Kostuk and Willoughby [29] used decision trees to analyze the choice of scoring or not scoring in the late stages of curling competitions. Based on observations of world-class curling competitions, it appeared that North American curling players never chose to score at the end of the game, while European players did. The results showed that not scoring in the last stage of the game is the better choice.
Chu and Wang [30] used a decision tree to classify US Major League Baseball (MLB) teams into “no playoffs” or “playoffs” groups. Through research and analysis, it was found that a 0.537 winning percentage in the regular season may well be the threshold for advancing to the postseason. Simsek et al. [31] used a decision tree classification model to analyze the MLB’s free agents between 2013 and 2017. The results evidenced that, for players offered a new contract, “age”, “wins above replacement”, and “the team on which a player last played” were the most significant factors in determining whether a player signed a new contract or not. Li and Chang [32] analyzed a baseball database using the chi-squared test to decide the significant factors in a pre-processing step of pruning insignificant factors before constructing a decision tree. The results showed that the p-value of the chi-squared test provided the advantages of a lower storage cost, a faster prediction time, and a higher degree of accuracy for data classification than did the decision tree including all the original factors.

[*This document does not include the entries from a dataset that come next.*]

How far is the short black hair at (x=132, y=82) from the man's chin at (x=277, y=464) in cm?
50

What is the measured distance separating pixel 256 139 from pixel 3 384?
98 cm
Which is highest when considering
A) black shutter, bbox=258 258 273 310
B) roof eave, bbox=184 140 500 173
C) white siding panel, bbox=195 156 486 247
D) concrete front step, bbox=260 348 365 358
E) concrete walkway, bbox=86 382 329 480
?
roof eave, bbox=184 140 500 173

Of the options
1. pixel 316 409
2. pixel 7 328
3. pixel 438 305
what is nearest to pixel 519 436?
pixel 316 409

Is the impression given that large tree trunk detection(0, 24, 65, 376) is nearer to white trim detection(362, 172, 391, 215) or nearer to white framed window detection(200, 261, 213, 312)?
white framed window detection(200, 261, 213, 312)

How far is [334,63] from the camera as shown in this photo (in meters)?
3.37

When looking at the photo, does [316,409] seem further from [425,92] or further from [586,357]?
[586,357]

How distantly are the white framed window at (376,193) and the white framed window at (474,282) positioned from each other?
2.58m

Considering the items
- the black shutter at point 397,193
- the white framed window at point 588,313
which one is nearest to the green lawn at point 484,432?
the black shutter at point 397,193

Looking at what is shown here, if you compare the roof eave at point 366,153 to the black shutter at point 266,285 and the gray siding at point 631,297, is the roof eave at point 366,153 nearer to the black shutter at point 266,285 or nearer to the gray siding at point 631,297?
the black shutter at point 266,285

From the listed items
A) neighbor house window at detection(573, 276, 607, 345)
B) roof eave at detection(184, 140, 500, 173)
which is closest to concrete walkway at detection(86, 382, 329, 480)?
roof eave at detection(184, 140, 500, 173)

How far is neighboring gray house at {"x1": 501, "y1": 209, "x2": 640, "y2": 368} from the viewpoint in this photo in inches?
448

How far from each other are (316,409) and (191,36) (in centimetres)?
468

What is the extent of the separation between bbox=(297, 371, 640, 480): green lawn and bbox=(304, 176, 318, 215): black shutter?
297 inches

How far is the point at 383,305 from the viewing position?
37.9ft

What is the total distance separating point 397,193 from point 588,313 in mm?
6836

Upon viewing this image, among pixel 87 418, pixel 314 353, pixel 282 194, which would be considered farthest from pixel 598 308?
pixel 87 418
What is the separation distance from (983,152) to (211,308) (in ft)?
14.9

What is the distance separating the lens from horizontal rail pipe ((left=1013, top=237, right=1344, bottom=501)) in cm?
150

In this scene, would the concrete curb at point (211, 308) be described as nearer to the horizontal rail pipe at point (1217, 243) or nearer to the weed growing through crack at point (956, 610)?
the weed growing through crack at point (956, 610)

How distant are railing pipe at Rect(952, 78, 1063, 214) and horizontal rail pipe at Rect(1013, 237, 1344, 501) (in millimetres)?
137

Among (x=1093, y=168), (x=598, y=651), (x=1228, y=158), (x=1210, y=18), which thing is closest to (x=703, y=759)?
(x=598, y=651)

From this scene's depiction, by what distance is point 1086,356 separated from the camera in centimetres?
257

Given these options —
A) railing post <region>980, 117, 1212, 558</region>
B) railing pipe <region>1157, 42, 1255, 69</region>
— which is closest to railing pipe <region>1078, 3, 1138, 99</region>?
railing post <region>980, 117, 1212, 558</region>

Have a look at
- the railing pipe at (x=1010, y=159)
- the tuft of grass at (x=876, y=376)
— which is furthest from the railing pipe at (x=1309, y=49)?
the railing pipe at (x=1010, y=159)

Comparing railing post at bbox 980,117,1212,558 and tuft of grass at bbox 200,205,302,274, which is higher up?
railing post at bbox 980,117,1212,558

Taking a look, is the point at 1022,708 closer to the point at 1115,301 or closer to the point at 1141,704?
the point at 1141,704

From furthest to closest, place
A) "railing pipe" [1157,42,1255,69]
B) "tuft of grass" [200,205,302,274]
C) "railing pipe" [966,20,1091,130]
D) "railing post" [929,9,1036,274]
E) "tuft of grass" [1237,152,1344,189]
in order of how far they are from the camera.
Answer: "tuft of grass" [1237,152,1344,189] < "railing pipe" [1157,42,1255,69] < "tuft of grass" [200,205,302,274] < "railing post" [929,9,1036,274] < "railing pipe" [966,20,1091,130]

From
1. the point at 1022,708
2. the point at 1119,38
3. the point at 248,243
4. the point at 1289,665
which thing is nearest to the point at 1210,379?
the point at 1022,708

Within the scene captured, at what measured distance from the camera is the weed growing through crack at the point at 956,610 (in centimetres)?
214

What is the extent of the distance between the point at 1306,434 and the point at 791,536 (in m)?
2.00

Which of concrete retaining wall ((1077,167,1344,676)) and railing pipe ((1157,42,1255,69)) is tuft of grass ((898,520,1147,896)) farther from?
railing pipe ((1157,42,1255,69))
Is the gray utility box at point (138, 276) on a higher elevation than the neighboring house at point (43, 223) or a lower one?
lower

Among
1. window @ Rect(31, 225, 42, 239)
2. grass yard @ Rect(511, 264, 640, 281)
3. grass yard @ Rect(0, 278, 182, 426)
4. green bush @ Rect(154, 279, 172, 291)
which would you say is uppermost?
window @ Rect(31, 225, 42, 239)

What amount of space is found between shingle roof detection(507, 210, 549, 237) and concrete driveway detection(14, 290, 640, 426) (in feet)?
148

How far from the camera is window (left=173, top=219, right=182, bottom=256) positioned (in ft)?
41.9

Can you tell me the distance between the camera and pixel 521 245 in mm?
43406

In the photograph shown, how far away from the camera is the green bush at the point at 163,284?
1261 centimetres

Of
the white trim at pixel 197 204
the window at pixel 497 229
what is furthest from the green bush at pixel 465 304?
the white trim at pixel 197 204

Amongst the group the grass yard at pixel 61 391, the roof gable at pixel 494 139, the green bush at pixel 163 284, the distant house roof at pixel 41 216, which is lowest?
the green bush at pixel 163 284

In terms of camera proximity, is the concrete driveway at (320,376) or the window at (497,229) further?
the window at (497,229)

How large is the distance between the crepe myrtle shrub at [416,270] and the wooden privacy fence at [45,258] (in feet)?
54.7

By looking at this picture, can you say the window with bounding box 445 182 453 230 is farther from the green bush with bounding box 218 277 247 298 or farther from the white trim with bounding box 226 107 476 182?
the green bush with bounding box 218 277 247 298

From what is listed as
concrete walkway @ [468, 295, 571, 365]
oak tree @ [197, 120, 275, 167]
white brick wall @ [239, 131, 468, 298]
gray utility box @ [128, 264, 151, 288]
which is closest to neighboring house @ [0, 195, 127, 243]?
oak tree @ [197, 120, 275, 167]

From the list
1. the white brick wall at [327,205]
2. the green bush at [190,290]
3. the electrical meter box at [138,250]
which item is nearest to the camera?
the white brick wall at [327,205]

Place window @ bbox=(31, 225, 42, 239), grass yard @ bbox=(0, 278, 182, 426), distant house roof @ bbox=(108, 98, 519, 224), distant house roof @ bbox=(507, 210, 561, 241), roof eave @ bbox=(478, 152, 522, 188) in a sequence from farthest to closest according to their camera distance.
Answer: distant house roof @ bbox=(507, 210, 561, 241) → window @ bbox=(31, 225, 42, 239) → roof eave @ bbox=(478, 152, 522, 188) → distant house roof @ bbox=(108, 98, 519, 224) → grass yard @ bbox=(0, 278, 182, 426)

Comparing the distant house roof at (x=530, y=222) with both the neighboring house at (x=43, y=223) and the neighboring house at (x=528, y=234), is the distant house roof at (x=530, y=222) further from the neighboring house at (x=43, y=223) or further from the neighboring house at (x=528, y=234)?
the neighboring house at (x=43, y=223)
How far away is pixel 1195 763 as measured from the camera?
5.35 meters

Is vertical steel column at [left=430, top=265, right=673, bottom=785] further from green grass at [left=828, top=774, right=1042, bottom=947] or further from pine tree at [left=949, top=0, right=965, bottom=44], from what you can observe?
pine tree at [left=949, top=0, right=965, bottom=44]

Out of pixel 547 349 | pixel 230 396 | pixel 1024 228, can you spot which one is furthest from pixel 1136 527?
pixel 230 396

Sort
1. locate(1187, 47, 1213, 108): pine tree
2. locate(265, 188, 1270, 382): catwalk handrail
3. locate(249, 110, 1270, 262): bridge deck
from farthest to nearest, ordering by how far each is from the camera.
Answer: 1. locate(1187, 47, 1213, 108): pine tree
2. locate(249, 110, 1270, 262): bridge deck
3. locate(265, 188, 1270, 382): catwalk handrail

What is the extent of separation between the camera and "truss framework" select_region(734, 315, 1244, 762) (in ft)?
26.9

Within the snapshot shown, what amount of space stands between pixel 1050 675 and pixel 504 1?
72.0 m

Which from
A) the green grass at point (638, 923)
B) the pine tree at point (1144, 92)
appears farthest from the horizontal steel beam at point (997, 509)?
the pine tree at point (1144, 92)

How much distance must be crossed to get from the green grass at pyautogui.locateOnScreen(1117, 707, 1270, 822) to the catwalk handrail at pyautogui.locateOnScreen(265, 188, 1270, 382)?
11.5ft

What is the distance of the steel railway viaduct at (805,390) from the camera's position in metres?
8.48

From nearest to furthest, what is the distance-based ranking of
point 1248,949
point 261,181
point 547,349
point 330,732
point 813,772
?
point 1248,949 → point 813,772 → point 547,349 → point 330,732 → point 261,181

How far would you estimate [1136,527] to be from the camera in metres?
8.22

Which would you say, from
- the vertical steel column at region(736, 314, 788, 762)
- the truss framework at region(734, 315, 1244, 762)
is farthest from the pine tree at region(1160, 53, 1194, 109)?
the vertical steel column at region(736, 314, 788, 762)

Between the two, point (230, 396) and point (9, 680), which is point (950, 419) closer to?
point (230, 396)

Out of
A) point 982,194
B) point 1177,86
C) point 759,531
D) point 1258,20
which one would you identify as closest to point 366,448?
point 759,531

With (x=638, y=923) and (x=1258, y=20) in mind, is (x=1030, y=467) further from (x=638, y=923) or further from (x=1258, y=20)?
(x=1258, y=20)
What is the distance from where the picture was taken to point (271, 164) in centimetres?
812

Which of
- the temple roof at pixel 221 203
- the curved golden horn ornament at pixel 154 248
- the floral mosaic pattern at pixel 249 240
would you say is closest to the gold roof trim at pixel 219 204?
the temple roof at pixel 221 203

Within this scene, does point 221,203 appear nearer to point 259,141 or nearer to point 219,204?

Liu et al. [33] used body-sensor networks to collect table-tennis stroke-recognition motion data and used principal component analysis (PCA) to analyze sports skills. The results of the PCA showed a classification accuracy of 97.41%. Sha et al. [34] proposed the placement of sensors on the wrists of six table-tennis players, with each playing 100 returns and serves, and then the researchers used a decision tree to identify the classification of hits and misses using the differences in motion between the two. The results showed that the classification accuracy of the decision tree was as high as 99%, and the rate of accuracy in the identification of hits and misses was 95%. Wang et al. [35] used the depth-sensing technology of Microsoft Kinect to obtain human-skeleton data from tennis players. Next, they used the KNN algorithm to define dimension weights for action classification. The research results showed that the accuracies of the KNN algorithm, that of the decision tree algorithm, and that of the convolutional neural network (CNN) algorithm were 92.4%, 92.81%, and 89.97%, respectively. To develop a teaching system with correct tennis posture through accurate classification, Javed et al. [36] classified videos of shots into long shots, medium shots, close-up shots, and off-field shots, and they proposed a decision tree architecture for the shot-classification of outdoor-sports videos. Using the sports videos on YouTube for automatic classification, the results suggested that the classification accuracy improved by an average of 6.9%. Gong and Wang [37] proposed the use of an audio-stream-analysis, multi-label-classification algorithm, which was applied to the decision tree classification algorithm for classification. Using the continuous-time hidden Markov model (CHMM), the audio employed multiple labels for the branch-pruning and classification of the tree. They then used 72 shots and 56 tennis highlights as the verification material for the algorithm. The detection rate of the bottom-line hit event reached 92% and 88%, which are relatively high, while the detection efficiency of the ace-ball event and the tennis event, 84% and 80%, respectively, were not very good.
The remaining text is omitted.